#### GIVEN TEXT ####

Reinvention revolution: When are those magical on- and off-ramps actually going to materialize?

To judge by any given magazine rack, I am not the only woman in America who is a sucker for the personal reinvention story. You know the genre: Women who confront some life transition by completely changing tacks and emerge the better for it.

Sometimes they’re about people who pull a career 180 and find spiritual fulfillment. Like the downsized corporate manager whose stock options bought her a winery, or whose Earth Day epiphany propelled her to start a recycling business.

Sometimes they’re about Real Women, which I take to mean women who will never be offered a stock option. When the story is about one of us, it’s usually an internal crisis that tilts our worldview just enough to spark a moment of self-discovery. Mom loses her cool with her brood and — shazam! — discovers that if they are hungry enough, 6-year-olds are in fact capable of making cheese sandwiches.

#### STORED DATA ####

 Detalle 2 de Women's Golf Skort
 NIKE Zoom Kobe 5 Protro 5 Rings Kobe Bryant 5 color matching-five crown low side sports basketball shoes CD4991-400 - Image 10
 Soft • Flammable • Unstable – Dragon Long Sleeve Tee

####
#### STORED DATA ####

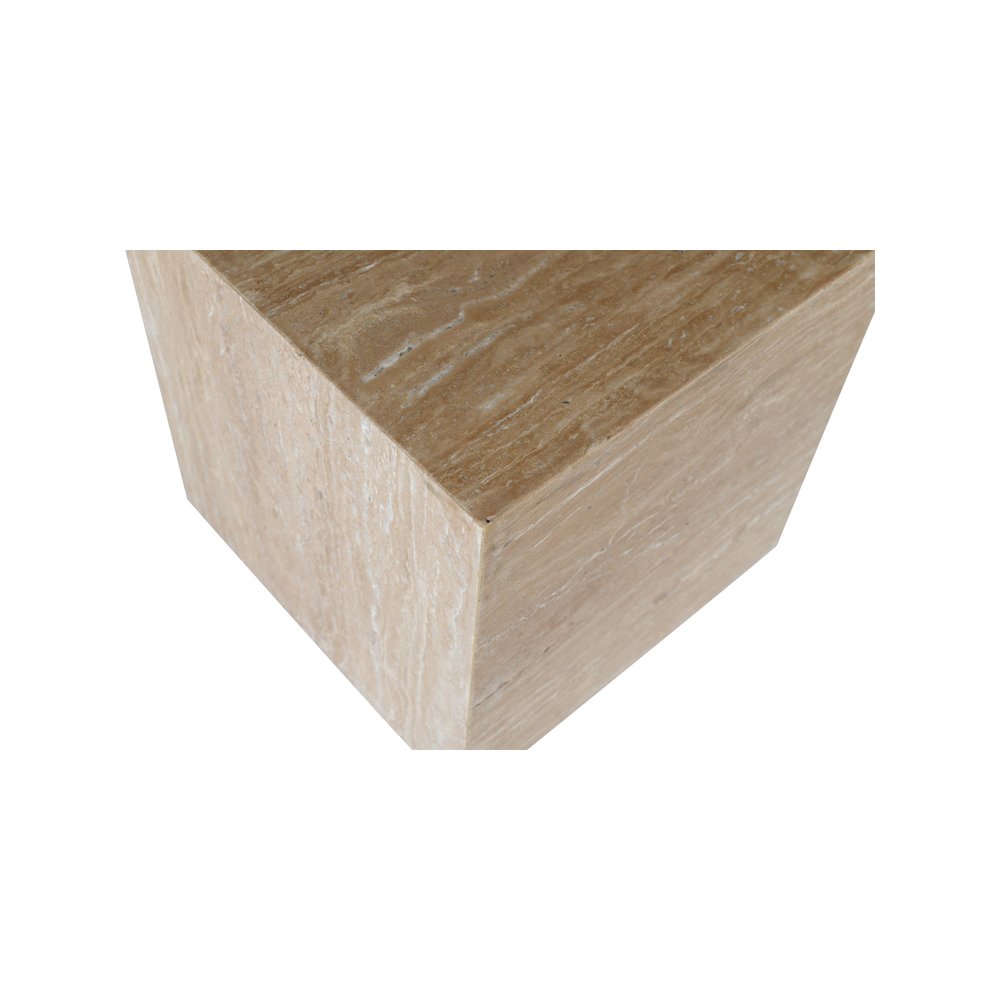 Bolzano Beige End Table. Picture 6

####

[EXERCISES]
1. Answer these questions from the reinvention essay:
(a) What does the writer look at to judge that she is not the only woman in America drawn to the personal reinvention story?
(b) What did the downsized corporate manager's stock options buy her?
(c) According to the essay, what are 6-year-olds capable of making if they are hungry enough?
2. Please reproduce everything in the reinvention essay from "To judge by" down to "making cheese sandwiches.".
3. Write the next part of the reinvention essay, picking up after its final sentence.

[ANSWERS BY ITEM NUMBER]
1.
(a) Any given magazine rack.
(b) A winery.
(c) Cheese sandwiches.

2.
To judge by any given magazine rack, I am not the only woman in America who is a sucker for the personal reinvention story. You know the genre: Women who confront some life transition by completely changing tacks and emerge the better for it.

Sometimes they’re about people who pull a career 180 and find spiritual fulfillment. Like the downsized corporate manager whose stock options bought her a winery, or whose Earth Day epiphany propelled her to start a recycling business.

Sometimes they’re about Real Women, which I take to mean women who will never be offered a stock option. When the story is about one of us, it’s usually an internal crisis that tilts our worldview just enough to spark a moment of self-discovery. Mom loses her cool with her brood and — shazam! — discovers that if they are hungry enough, 6-year-olds are in fact capable of making cheese sandwiches.

3.
They’re seductive, these tales. The flip side of the penny is always shiny. No one in them ever says, “To heck with my principles, I’m going to make gobs of money and hire the kind of help Madonna has.” The new life is always simpler, yet more rewarding.

I suspect they have particular appeal for women because when it comes to balancing work and family, mothers’ choices are often rotten. We give creating some semblance of balance a good-faith effort but end up muddling along waiting for the kids to get a little older, never really feeling like we get it right. While we muddle, we dream of capitalizing on circumstances forced on us. We’re perpetually making lemonade, so what better fantasy than placing our line of citrus sparklers in Whole Foods just as Jacob and Emma reach school age?

I wanted very much to like Emma Gilbey Keller’s The Comeback: Seven Stories of Women Who Went from Career to Family and Back Again. I tore through it in one sitting, but not because it’s compulsively readable. I was waiting for a story I could identify with, but it never materialized.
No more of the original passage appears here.